Joanna Godden eBook

This eBook from the Gutenberg Project consists of approximately 448 pages of information about Joanna Godden.

Joanna Godden eBook

This eBook from the Gutenberg Project consists of approximately 448 pages of information about Joanna Godden.

The Waterloo train was in the station and the people on the platform surged towards it, leaving Lawrence and Joanna stranded on their seat.  Lawrence looked at the train for a minute, then shook his head, as if in answer to some question he had asked himself.

“Look here, Jo,” he said, “won’t you tell me what’s happened?  I can’t quite understand you as it is.  Don’t tell me anything you’d rather not.”

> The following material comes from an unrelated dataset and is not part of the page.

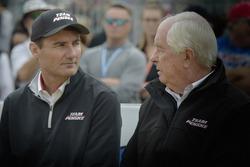 Josef Newgarden, Team Penske Chevrolet, Tim Cindric, Roger Penske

Joanna sat upright and swallowed violently.

“It’s like this,” she said.  “I’ve just broken off my engagement to marry—­maybe you didn’t know I was engaged to be married?”

“No, I didn’t.”

“Well, I was.  I was engaged to a young chap—­a young chap in an office.  I met him at Marlingate, when I was staying there that time.  I thought he was like Martin—­that’s what made me take to him at the first.  But he wasn’t like Martin—­not really in his looks and never in his ways.  And at last it got more’n I could bear, and I broke with him this morning and came away—­and I reckon he ain’t sorry, neither....  I’m thirteen year older than him.”

Her tears began to flow again, but the platform was temporarily deserted.  Lawrence waited for her to go on—­he suspected a tragedy which had not yet been revealed.

“Oh, my heart’s broke,” she continued—­“reckon I’m done for, and there’s nothing left for me.”

“But, Jo—­is this—­this affair quite finished?  Perhaps ...  I mean to say, quarrels can be made up, you know.”

“Not this one,” said Joanna.  “It’s been too much.  For days I’ve watched him getting tired of me, and last night he turned on me because for his sake I’d done what no woman should do.”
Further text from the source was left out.